John F. Kennedy, who lived through the Bay of Pigs (1961-62) crisis that almost developed into a nuclear war, had said that “the Chinese use two brush strokes to write the word 'crisis.' One brush stroke stands for danger; the other for opportunity. In a crisis, be aware of the danger- but recognize the opportunity.” It is at the time of crisis that you get ready for the post-crisis period; when things get back to normal, it will be too late to plan and prepare.
Study your needs in capital and insurance coverage. The American Small Business Association published a note called Coronavirus: Guidelines for Small Business containing a series of recommendations, consisting of assessing the need for capital to compensate for the lack in liquidity, reviewing insurance contracts to fit the new reality created by COVID-19, and assessing the risk of disruption in the supply chains. The disruption could come from customers as well.

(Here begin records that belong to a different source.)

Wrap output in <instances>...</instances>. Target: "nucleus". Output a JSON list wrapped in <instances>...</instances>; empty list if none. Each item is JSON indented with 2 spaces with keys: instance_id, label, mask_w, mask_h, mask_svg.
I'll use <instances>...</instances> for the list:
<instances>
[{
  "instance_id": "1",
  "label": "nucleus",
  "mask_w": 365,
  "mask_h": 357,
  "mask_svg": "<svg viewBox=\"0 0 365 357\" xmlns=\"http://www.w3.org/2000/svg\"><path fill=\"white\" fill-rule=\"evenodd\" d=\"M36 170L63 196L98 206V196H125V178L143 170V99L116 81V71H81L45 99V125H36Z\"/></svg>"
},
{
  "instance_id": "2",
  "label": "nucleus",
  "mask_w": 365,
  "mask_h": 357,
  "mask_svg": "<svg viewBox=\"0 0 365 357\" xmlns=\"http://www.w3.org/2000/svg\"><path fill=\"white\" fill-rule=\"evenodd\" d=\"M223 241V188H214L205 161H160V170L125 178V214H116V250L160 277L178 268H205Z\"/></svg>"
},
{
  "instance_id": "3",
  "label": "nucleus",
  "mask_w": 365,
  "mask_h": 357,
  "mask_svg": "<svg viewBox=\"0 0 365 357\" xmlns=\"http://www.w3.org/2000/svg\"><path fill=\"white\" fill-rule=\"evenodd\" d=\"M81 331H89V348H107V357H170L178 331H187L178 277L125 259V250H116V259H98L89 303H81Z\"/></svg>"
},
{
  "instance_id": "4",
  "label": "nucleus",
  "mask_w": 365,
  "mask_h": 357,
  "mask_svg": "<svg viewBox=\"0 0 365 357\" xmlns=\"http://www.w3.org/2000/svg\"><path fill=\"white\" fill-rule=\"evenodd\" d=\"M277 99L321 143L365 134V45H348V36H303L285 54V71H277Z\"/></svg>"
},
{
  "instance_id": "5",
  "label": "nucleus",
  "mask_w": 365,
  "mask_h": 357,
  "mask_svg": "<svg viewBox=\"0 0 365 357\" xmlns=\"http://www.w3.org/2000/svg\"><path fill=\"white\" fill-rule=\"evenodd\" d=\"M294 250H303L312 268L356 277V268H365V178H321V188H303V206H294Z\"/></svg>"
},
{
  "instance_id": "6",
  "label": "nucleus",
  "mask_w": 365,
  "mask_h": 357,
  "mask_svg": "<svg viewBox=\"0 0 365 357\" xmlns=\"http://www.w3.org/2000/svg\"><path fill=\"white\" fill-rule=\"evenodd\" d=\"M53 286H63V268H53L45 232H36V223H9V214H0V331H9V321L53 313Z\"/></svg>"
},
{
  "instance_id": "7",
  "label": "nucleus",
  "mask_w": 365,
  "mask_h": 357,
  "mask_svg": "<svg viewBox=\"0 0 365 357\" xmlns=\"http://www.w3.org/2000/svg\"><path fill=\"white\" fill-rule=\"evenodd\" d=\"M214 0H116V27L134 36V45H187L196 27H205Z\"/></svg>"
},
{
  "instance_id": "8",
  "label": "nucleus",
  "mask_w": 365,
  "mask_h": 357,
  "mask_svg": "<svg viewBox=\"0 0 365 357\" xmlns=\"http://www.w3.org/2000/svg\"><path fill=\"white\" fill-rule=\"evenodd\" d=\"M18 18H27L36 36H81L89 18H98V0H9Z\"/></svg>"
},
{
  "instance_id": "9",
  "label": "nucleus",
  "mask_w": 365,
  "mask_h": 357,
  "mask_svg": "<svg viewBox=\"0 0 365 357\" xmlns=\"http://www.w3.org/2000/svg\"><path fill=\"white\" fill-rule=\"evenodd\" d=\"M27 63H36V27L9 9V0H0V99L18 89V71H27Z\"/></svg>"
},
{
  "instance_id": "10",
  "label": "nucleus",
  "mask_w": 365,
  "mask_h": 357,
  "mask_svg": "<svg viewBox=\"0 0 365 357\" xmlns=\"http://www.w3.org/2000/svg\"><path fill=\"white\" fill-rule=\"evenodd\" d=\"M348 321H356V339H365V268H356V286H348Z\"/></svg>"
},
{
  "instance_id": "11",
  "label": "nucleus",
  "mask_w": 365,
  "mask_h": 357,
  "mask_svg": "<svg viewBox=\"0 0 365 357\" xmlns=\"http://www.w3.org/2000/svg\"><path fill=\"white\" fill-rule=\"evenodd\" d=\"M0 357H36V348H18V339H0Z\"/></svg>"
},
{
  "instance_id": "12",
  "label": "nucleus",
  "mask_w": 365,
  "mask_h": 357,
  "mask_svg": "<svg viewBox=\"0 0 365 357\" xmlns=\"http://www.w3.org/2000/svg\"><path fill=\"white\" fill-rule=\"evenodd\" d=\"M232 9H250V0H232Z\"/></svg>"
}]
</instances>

In so many countries, consumers have rushed to market stores in huge numbers “overbuying” in fear of a possible shortage in food and other consumer goods. This could put you under pressure as a producer, distributor, or service provider (hotel or restaurant) whose business depends on the same goods coveted by nervous citizens these days. You must diversify your sources of supply to be able to make up for shortage or meet temporary higher demand for your products.
Finally, as Martin Reeves, Nicholaus Lang, and Philip Carlsson Szlezak confirm in an article published in Harvard Business Review called Lead Your Business Through the Coronavirus Crisis, you should now think about the lessons you could learn from the crisis, and prepare already for the next crisis. It means not only psychological and intellectual preparation, but a real planning for the possibility of it happening at any time. In 2017, Microsoft co-founder Bill Gates, in an op-ed in Business Insider, warned that the next epidemic could be "a super contagious and deadly strain of the flu," and said that epidemics are the biggest challenges the world would know in the next few years. The international community should devise mechanisms, tools and protocols to deal with pandemics without shutting off the economy; the same goes for businesses; they must consider epidemics an inevitable risk, just like other risks. Are you epidemic-risk-ready?
An Arabic version of this article was published by Harvard Business Review on March 18, 2020, for the same author, Lahcen Haddad.